Pictures with short captions:
• • • •

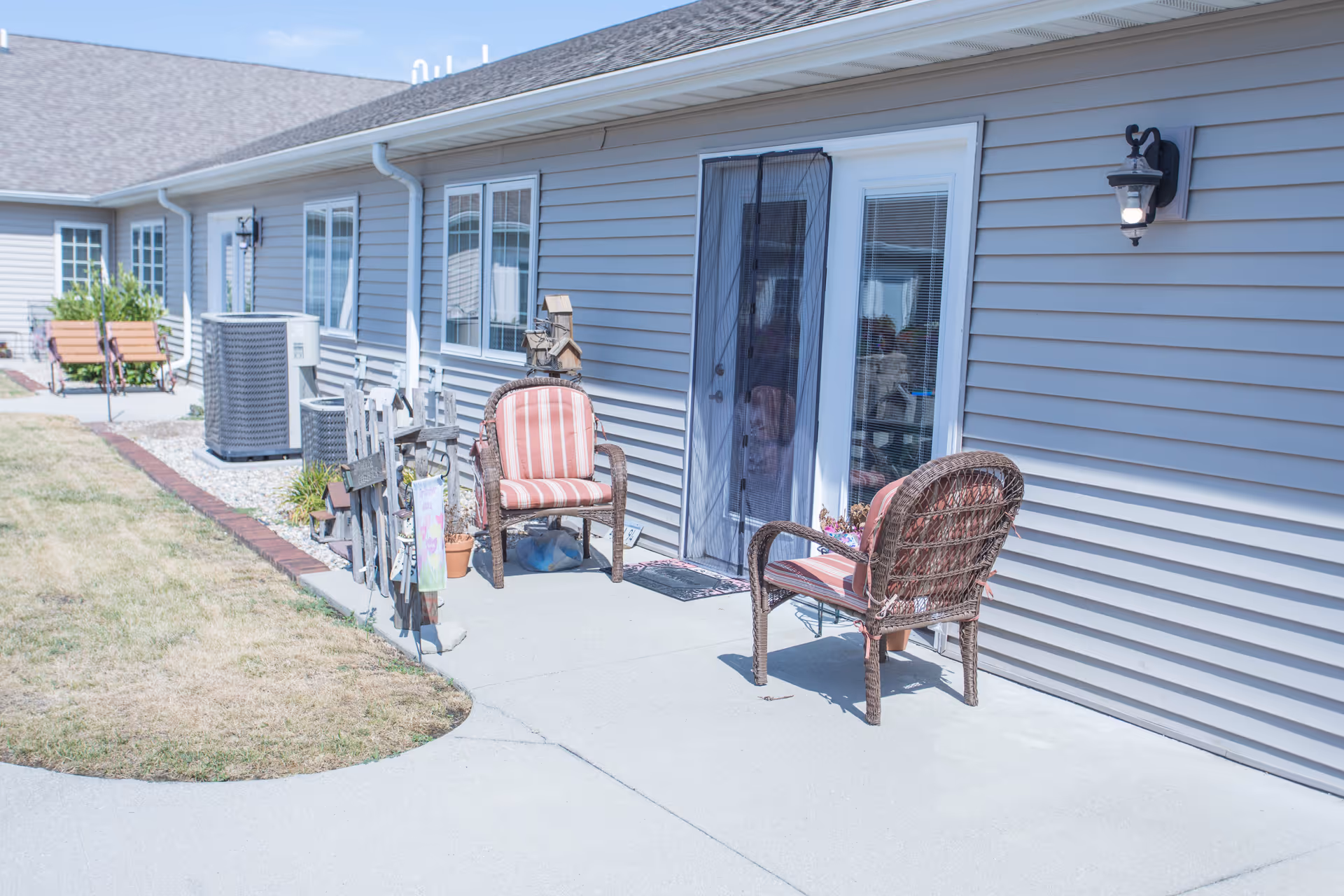 Outdoor patio area of a senior living facility with two wicker chairs with red and white striped cushions placed on a concrete walkway next to a building with gray siding. There are decorative items and potted plants near the chairs, a glass door with a mesh screen, and a wall-mounted light fixture. In the background, there are additional benches and air conditioning units along the building.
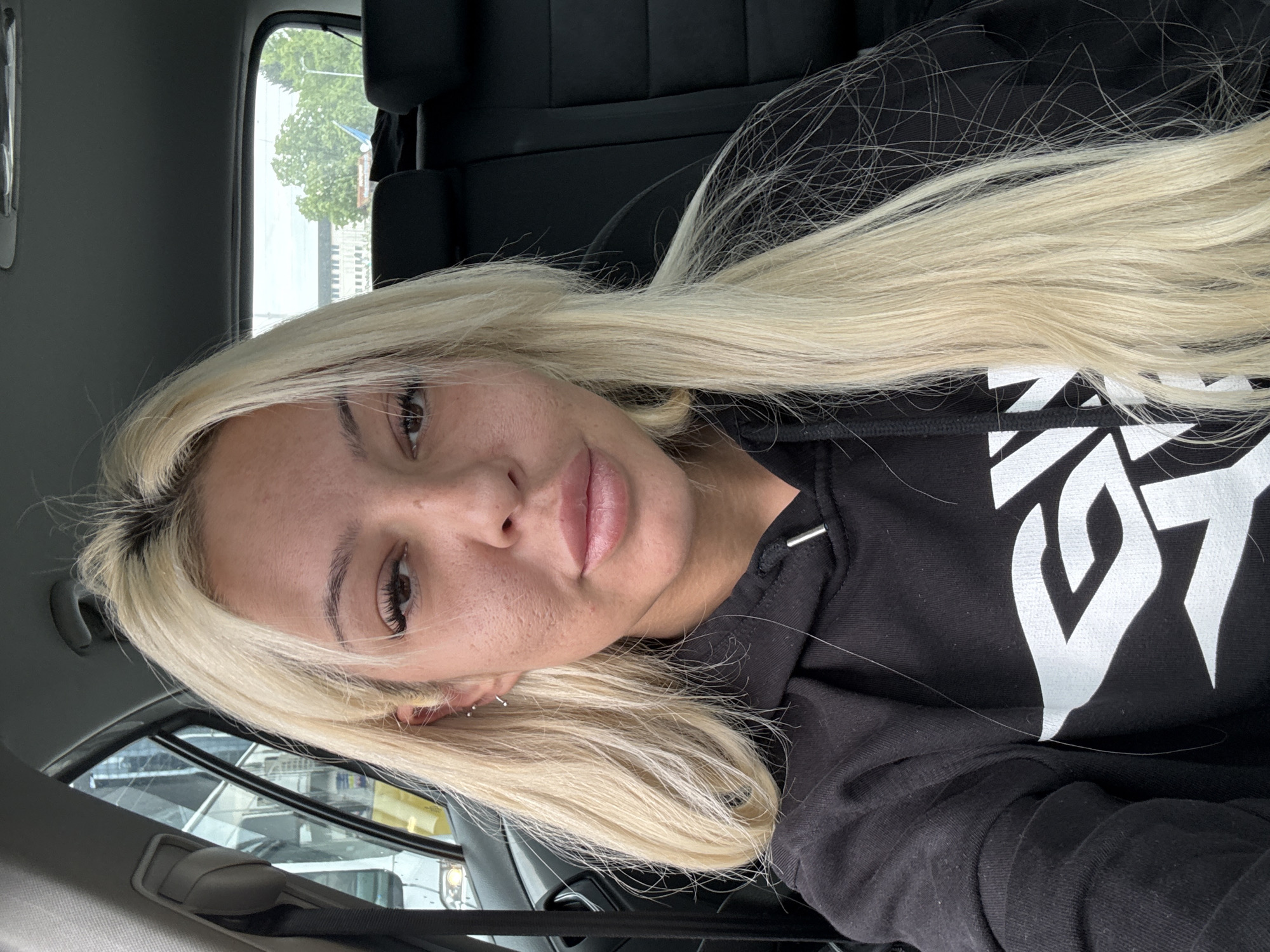 An angled, close-up selfie shows a young woman with long, light blonde hair and visible dark roots, looking directly at the camera. Her head is tilted, and her blonde hair cascades over her left shoulder and down the front of her black hoodie. She has fair skin, full lips, and dark eyelashes and eyebrows. Two small silver hoop earrings are visible in her left ear.
She is wearing a black hoodie with a large, stylized white graphic design on the front. Several long, thin strands of her blonde hair are visible on the dark fabric of the hoodie.
The setting appears to be inside a vehicle, likely a car. Dark car seats are visible in the background, and through the car windows, greenery (trees) and parts of urban buildings can be seen, suggesting an outdoor, daytime scene. The lighting is natural, consistent with daylight. The woman's expression is neutral and calm. The location context provided is Plovdiv, Bulgaria.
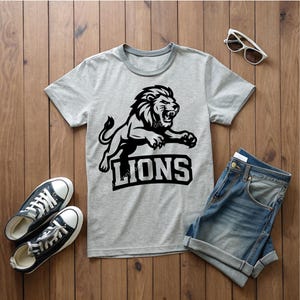 May include: A grey t-shirt featuring a black lion design and the word "LIONS". The image includes blue denim shorts, black trainers, and sunglasses, all arranged on a wooden surface.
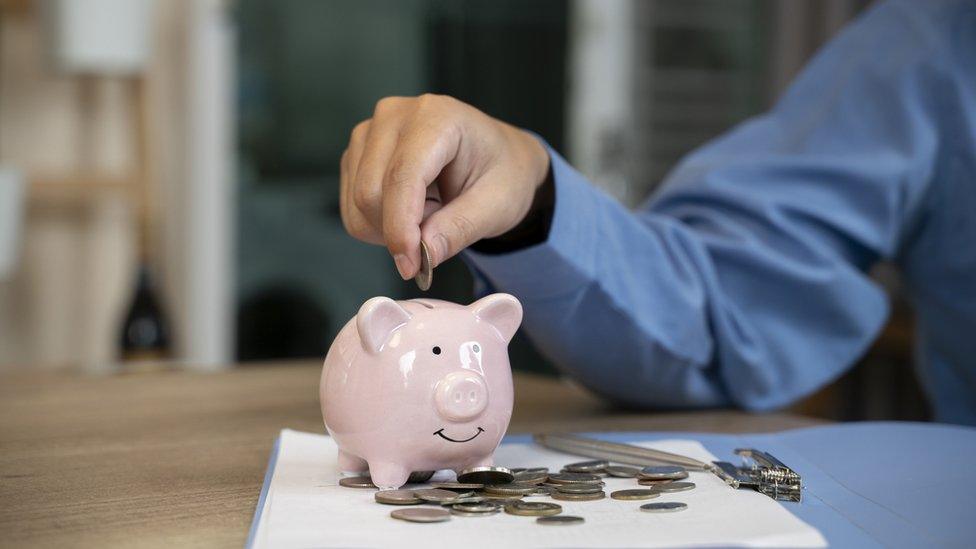 A hand putting money into a piggy bank, with lots of coins scattered around it on a table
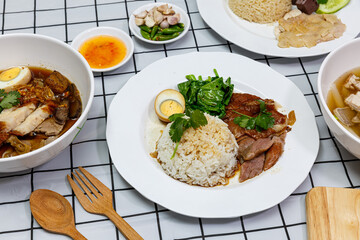 Stewed pork leg with boiled egg and rice on a plate.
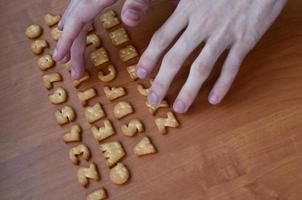 Hands on cracker keyboard buttons photo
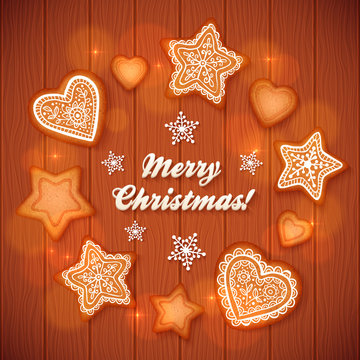 Christmas gingerbread stars and hearts greeting card on wooden background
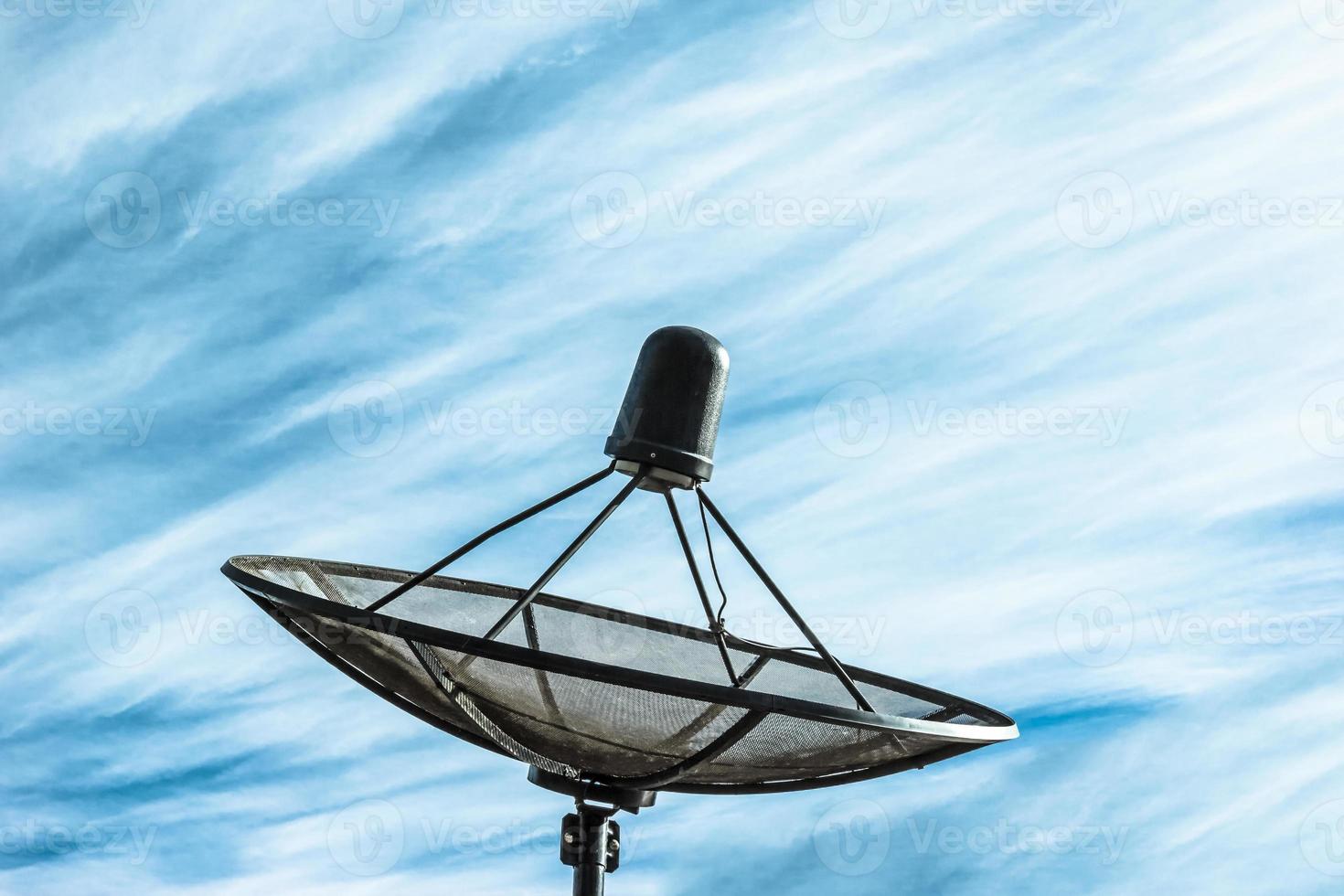 antenne parabolique noire dans le ciel bleu, effet de filtre. photo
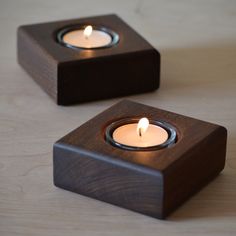 two wooden candles are sitting on a table with one candle in the center and another burning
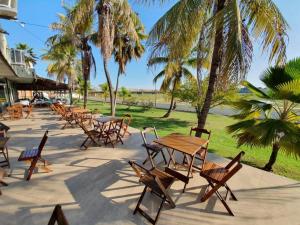 a row of tables and chairs and palm trees at Hotel Canoeiros in Pirapora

• • • •

→ Work instruction
Please print all of the records above exactly, omitting each picture.

→ Result for this task
 Outdoor patio area of a senior living facility with two wicker chairs with red and white striped cushions placed on a concrete walkway next to a building with gray siding. There are decorative items and potted plants near the chairs, a glass door with a mesh screen, and a wall-mounted light fixture. In the background, there are additional benches and air conditioning units along the building.
 An angled, close-up selfie shows a young woman with long, light blonde hair and visible dark roots, looking directly at the camera. Her head is tilted, and her blonde hair cascades over her left shoulder and down the front of her black hoodie. She has fair skin, full lips, and dark eyelashes and eyebrows. Two small silver hoop earrings are visible in her left ear.
She is wearing a black hoodie with a large, stylized white graphic design on the front. Several long, thin strands of her blonde hair are visible on the dark fabric of the hoodie.
The setting appears to be inside a vehicle, likely a car. Dark car seats are visible in the background, and through the car windows, greenery (trees) and parts of urban buildings can be seen, suggesting an outdoor, daytime scene. The lighting is natural, consistent with daylight. The woman's expression is neutral and calm. The location context provided is Plovdiv, Bulgaria.
 May include: A grey t-shirt featuring a black lion design and the word "LIONS". The image includes blue denim shorts, black trainers, and sunglasses, all arranged on a wooden surface.
 A hand putting money into a piggy bank, with lots of coins scattered around it on a table
 Stewed pork leg with boiled egg and rice on a plate.
 Hands on cracker keyboard buttons photo
 Christmas gingerbread stars and hearts greeting card on wooden background
 antenne parabolique noire dans le ciel bleu, effet de filtre. photo
 two wooden candles are sitting on a table with one candle in the center and another burning
 a row of tables and chairs and palm trees at Hotel Canoeiros in Pirapora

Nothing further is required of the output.